In the material below, find every line containing the string "used" and return it.

* **Data to process**
+===+
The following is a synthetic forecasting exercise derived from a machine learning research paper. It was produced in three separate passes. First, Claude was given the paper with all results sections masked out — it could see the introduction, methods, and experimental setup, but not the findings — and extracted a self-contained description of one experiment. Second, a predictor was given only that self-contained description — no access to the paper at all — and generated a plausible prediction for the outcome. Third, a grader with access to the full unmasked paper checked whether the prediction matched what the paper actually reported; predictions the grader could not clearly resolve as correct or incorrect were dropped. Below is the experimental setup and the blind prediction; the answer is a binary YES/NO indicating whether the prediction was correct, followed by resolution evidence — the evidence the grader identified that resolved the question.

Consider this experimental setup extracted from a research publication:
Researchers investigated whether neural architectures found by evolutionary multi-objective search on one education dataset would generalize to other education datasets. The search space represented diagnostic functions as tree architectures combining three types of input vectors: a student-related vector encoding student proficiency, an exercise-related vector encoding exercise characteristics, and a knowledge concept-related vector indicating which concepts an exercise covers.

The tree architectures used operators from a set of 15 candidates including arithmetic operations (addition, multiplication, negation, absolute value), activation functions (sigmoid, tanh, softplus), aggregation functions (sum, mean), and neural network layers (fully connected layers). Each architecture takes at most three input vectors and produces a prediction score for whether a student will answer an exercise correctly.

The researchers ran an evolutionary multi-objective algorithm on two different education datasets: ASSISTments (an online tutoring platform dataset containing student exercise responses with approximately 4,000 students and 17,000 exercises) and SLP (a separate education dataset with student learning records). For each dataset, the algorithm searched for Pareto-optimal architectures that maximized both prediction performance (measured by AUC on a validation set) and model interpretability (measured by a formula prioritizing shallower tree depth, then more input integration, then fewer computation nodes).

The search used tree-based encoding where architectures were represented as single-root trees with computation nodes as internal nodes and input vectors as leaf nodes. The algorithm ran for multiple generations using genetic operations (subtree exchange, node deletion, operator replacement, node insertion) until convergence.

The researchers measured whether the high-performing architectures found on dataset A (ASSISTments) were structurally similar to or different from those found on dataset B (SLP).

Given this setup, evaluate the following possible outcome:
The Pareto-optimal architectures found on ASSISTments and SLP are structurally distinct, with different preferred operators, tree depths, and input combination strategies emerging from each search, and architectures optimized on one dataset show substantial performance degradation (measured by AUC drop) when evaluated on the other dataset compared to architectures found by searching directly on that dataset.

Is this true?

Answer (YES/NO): NO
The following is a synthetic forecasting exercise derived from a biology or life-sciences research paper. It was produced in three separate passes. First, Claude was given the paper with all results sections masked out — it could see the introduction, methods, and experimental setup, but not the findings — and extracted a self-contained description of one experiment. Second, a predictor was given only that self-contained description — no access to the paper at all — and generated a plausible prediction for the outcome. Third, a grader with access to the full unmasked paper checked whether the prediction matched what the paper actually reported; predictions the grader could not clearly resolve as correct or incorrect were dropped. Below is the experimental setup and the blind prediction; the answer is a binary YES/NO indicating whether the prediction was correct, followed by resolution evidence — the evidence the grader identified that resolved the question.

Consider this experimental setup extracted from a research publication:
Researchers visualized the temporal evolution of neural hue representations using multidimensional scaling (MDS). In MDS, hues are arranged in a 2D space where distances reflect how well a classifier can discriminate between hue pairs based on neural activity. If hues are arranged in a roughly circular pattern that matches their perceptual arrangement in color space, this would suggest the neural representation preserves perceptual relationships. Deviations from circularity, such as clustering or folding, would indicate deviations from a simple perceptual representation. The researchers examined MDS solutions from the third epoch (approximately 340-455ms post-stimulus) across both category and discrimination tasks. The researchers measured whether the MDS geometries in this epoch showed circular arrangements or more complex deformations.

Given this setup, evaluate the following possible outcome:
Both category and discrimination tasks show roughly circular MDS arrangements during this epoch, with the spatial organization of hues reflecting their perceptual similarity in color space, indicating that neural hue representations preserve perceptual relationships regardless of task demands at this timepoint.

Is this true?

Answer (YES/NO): NO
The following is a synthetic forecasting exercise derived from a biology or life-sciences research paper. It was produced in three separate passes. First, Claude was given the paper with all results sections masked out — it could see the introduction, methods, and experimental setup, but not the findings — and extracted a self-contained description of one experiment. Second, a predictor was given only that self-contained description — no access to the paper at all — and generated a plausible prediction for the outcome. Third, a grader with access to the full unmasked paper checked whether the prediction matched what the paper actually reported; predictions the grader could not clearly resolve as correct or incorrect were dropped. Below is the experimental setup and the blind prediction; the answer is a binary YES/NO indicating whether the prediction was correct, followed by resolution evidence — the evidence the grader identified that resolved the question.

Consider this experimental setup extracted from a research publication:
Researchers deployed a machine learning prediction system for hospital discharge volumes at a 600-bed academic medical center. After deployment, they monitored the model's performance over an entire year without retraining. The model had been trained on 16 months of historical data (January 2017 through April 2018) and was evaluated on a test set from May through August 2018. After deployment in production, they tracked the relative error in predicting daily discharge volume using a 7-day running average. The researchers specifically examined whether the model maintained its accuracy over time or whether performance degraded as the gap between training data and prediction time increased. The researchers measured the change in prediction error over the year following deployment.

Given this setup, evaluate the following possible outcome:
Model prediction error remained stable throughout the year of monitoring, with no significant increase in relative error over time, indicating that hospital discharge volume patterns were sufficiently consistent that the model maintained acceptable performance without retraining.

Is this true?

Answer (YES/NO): NO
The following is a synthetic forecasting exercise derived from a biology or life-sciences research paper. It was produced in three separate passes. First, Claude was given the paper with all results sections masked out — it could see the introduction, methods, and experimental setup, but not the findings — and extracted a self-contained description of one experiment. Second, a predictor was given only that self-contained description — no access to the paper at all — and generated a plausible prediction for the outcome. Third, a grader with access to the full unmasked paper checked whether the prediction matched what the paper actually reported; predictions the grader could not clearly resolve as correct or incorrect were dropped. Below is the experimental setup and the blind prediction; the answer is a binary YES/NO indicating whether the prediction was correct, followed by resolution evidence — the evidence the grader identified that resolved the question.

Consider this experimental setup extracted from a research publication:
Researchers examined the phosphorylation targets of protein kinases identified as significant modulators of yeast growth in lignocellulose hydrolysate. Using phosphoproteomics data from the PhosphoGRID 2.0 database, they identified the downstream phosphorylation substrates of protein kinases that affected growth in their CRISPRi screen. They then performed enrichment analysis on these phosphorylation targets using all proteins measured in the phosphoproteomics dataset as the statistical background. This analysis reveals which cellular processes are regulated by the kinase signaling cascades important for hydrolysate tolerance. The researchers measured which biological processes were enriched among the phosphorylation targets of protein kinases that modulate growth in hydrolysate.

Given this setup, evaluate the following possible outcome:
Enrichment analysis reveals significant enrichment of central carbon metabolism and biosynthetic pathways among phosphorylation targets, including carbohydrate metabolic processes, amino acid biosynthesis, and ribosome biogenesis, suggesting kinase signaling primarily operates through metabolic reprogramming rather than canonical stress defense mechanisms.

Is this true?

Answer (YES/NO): NO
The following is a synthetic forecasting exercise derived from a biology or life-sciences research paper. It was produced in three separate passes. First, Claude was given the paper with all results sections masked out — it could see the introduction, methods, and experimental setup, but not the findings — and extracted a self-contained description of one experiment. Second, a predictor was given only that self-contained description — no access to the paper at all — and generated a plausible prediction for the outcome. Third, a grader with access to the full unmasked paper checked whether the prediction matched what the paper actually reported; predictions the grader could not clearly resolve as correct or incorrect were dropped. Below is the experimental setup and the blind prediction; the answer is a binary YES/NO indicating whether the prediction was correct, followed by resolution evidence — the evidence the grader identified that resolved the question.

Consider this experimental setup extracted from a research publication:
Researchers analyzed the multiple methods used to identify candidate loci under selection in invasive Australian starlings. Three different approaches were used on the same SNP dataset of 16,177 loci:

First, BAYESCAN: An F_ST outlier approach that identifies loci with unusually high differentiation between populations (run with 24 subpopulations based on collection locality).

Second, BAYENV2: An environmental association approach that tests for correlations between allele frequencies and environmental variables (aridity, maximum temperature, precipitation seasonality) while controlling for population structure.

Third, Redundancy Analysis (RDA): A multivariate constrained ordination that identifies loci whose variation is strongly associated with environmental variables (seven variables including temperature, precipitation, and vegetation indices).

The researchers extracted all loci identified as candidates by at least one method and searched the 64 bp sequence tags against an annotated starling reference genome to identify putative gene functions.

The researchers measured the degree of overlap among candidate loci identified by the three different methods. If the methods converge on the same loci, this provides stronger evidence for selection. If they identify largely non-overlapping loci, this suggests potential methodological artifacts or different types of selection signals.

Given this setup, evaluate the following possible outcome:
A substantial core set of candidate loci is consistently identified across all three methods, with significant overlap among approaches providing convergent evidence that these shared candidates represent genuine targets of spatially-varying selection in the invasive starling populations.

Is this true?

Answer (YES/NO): NO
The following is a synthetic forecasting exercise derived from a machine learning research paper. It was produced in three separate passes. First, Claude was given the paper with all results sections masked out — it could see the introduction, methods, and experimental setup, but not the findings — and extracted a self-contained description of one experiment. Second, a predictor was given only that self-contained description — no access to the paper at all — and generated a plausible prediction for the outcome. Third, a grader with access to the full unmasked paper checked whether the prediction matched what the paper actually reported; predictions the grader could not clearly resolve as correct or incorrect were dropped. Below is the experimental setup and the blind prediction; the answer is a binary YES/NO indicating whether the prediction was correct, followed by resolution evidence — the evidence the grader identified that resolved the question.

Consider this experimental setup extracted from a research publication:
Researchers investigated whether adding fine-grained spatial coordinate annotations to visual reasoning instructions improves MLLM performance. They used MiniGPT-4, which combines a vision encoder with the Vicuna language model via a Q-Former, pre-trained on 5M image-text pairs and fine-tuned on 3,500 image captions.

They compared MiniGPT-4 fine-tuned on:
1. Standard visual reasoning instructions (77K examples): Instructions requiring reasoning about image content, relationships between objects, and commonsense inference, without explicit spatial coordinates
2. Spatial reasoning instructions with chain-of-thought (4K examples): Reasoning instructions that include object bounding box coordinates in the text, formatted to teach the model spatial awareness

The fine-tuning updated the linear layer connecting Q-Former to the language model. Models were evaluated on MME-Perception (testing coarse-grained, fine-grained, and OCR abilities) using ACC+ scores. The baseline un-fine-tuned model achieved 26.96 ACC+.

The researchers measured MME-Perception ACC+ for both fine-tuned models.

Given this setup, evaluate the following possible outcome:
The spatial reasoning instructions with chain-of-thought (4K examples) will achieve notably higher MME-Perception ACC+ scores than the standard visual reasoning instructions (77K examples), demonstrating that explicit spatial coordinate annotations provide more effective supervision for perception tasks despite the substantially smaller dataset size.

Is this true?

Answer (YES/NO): NO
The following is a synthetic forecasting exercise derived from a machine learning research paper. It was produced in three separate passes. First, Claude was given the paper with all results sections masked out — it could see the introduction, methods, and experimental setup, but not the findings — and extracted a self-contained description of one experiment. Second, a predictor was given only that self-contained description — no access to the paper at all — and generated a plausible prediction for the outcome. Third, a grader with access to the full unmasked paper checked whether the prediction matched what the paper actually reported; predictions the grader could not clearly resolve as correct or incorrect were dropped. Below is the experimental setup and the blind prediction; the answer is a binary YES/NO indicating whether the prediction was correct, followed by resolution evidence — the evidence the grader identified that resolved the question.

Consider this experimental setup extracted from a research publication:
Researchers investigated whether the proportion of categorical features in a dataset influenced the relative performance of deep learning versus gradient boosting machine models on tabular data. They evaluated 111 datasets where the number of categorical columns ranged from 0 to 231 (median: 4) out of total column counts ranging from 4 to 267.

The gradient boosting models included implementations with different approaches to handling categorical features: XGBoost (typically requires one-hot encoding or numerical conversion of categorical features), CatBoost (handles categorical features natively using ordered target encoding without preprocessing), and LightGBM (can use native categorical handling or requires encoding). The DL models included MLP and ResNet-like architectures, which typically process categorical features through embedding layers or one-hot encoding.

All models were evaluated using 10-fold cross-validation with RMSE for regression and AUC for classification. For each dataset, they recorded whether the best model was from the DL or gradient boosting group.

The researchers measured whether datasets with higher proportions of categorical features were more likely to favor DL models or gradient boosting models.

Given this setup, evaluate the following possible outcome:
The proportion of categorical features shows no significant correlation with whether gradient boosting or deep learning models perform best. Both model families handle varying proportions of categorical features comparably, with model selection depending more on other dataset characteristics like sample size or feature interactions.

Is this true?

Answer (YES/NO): YES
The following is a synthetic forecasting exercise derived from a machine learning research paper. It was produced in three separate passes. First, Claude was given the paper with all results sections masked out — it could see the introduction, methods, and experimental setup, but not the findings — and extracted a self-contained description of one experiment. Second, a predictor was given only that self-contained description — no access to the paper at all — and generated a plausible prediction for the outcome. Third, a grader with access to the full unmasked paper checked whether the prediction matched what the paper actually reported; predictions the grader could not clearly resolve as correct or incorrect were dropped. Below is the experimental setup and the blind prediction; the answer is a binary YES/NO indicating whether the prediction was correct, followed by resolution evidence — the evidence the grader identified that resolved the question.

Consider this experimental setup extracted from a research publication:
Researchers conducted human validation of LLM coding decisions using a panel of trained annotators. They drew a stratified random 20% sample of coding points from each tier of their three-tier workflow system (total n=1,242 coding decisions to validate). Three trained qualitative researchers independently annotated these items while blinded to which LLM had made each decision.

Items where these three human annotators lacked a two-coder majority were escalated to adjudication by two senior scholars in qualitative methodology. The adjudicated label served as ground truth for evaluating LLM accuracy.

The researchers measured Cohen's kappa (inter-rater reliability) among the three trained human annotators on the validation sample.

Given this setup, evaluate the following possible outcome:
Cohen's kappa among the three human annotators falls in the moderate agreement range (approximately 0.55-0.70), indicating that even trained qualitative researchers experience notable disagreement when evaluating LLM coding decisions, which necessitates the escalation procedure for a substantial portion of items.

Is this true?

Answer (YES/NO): NO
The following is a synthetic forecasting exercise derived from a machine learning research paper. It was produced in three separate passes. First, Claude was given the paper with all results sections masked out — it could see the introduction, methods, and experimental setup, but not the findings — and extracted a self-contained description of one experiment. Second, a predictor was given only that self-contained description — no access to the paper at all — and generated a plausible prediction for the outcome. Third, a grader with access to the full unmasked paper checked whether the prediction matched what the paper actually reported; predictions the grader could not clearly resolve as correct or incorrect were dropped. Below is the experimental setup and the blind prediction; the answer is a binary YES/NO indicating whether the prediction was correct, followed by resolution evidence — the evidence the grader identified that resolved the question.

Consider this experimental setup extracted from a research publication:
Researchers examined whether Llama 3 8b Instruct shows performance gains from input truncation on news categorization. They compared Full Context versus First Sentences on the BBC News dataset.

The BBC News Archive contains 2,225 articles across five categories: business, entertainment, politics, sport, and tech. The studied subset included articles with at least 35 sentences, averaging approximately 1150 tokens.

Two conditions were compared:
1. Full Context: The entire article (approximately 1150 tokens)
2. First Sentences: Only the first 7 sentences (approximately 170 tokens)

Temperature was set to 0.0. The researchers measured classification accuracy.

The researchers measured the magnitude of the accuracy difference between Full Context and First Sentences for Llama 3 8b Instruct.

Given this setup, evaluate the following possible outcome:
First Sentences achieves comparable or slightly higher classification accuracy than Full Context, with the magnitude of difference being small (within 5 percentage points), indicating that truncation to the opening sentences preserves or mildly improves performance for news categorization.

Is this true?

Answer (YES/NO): NO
+===+
* **Exercise result**
The tree architectures used operators from a set of 15 candidates including arithmetic operations (addition, multiplication, negation, absolute value), activation functions (sigmoid, tanh, softplus), aggregation functions (sum, mean), and neural network layers (fully connected layers). Each architecture takes at most three input vectors and produces a prediction score for whether a student will answer an exercise correctly.
The search used tree-based encoding where architectures were represented as single-root trees with computation nodes as internal nodes and input vectors as leaf nodes. The algorithm ran for multiple generations using genetic operations (subtree exchange, node deletion, operator replacement, node insertion) until convergence.
Researchers analyzed the multiple methods used to identify candidate loci under selection in invasive Australian starlings. Three different approaches were used on the same SNP dataset of 16,177 loci:
Researchers investigated whether adding fine-grained spatial coordinate annotations to visual reasoning instructions improves MLLM performance. They used MiniGPT-4, which combines a vision encoder with the Vicuna language model via a Q-Former, pre-trained on 5M image-text pairs and fine-tuned on 3,500 image captions.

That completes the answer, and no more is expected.